## [TASK BRIEF]
Reproduce the listing word for word, beginning at the line that contains "2017 Chrysler Pacifica" and ending after the line that contains "1001 Osage Road". Include only the captions and omit the pictures.

## [DATA IN THIS EXERCISE]
<<<<

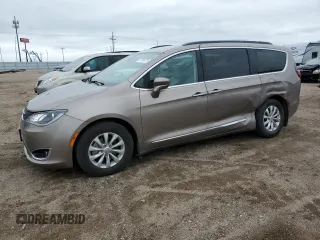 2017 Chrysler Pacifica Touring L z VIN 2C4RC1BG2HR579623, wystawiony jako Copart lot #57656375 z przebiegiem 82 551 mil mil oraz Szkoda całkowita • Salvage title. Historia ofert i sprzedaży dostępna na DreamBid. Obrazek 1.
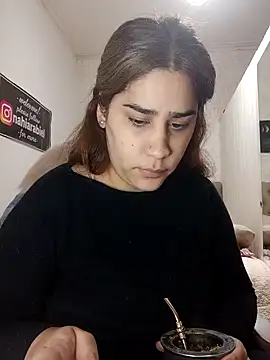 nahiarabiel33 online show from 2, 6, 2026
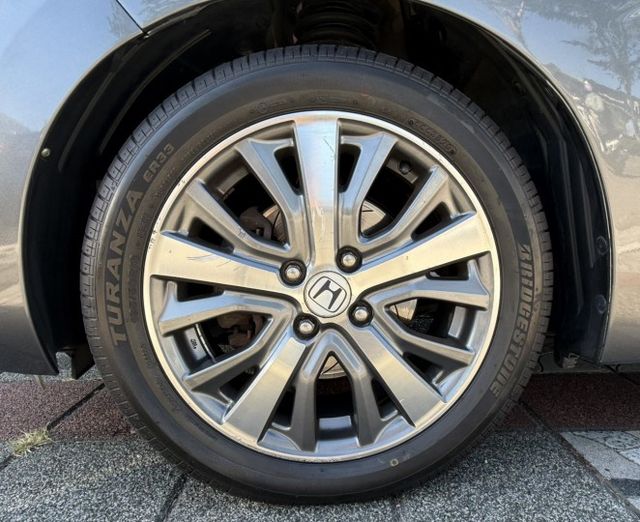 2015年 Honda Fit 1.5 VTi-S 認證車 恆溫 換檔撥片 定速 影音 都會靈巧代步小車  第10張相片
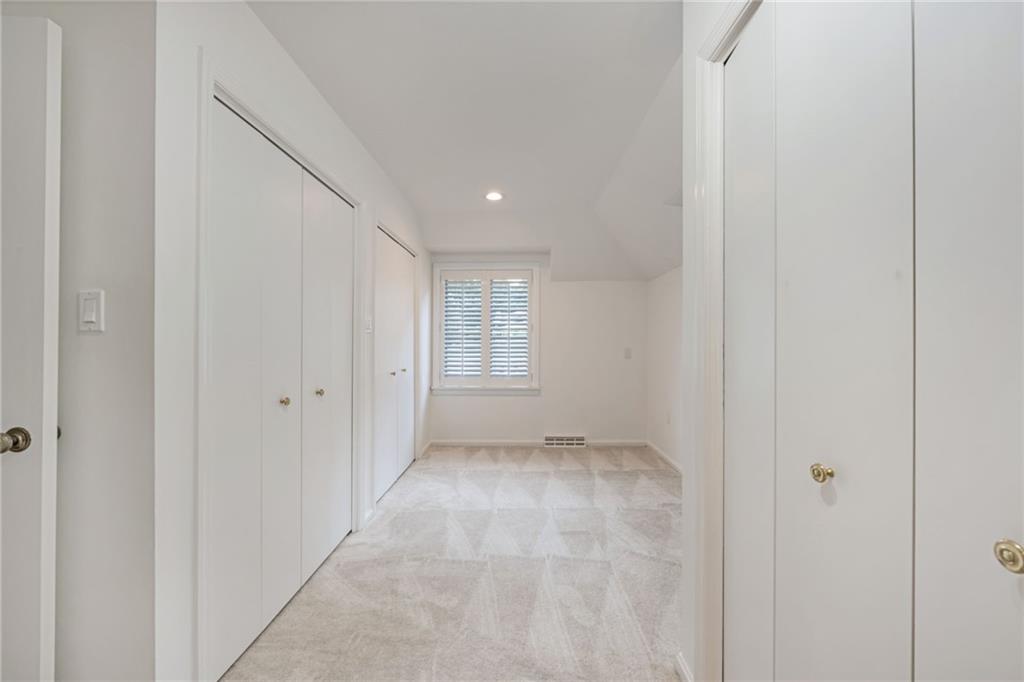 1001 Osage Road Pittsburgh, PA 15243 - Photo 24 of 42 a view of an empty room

>>>>
<<<<

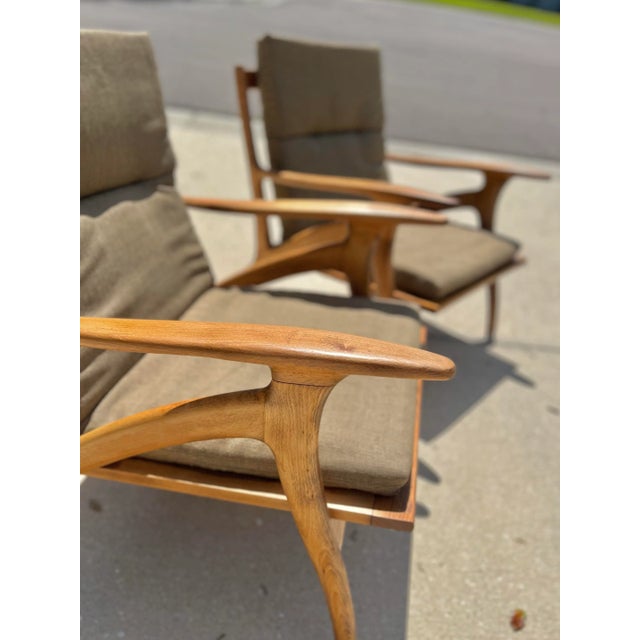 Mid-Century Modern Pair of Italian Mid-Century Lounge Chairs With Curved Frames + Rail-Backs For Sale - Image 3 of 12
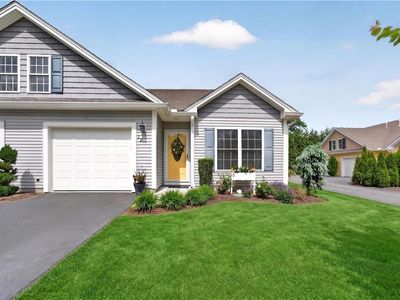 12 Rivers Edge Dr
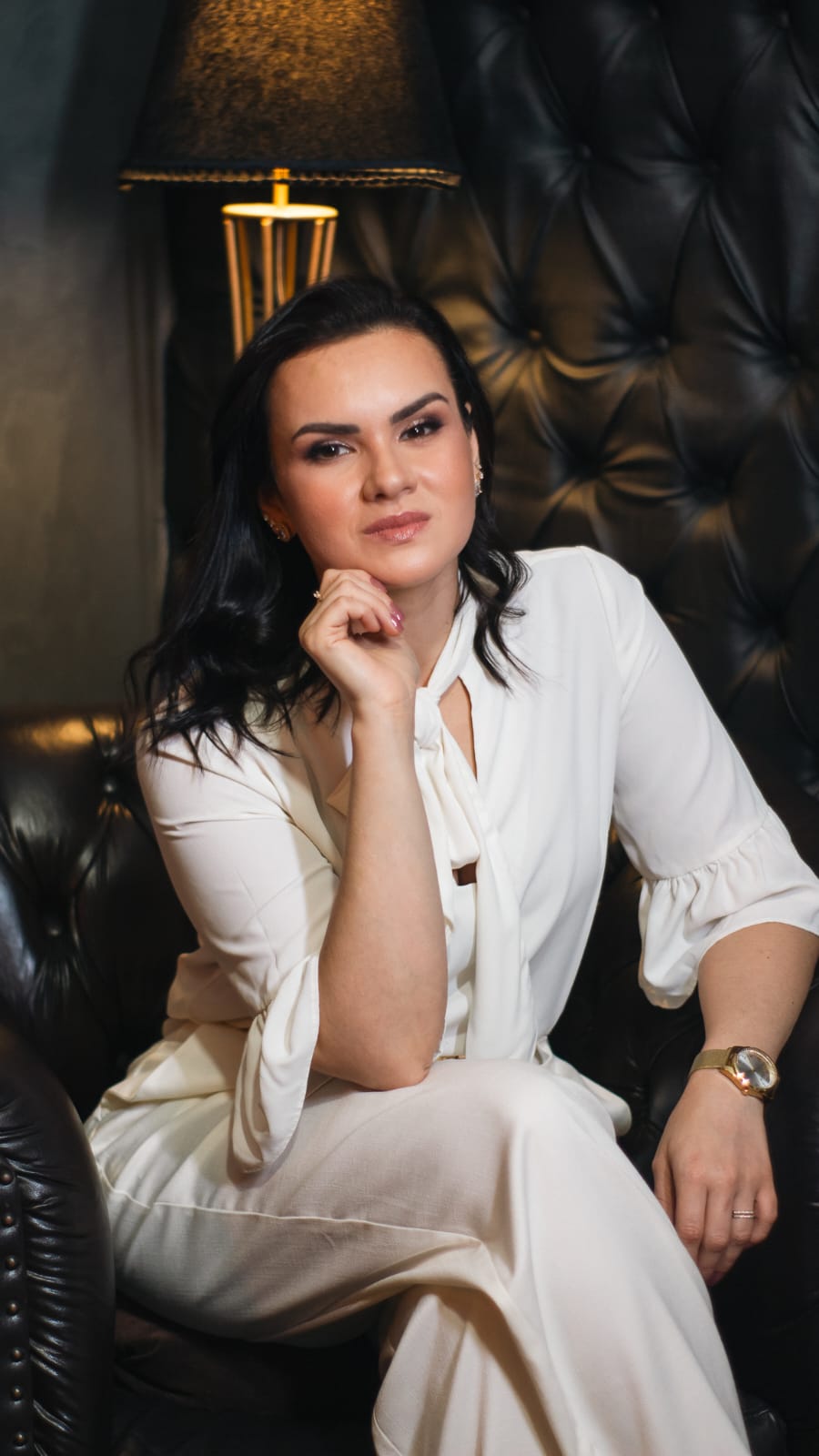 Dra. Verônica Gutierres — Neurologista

>>>>

## [RESPONSE AREA]
 2017 Chrysler Pacifica Touring L z VIN 2C4RC1BG2HR579623, wystawiony jako Copart lot #57656375 z przebiegiem 82 551 mil mil oraz Szkoda całkowita • Salvage title. Historia ofert i sprzedaży dostępna na DreamBid. Obrazek 1.
 nahiarabiel33 online show from 2, 6, 2026
 2015年 Honda Fit 1.5 VTi-S 認證車 恆溫 換檔撥片 定速 影音 都會靈巧代步小車  第10張相片
 1001 Osage Road Pittsburgh, PA 15243 - Photo 24 of 42 a view of an empty room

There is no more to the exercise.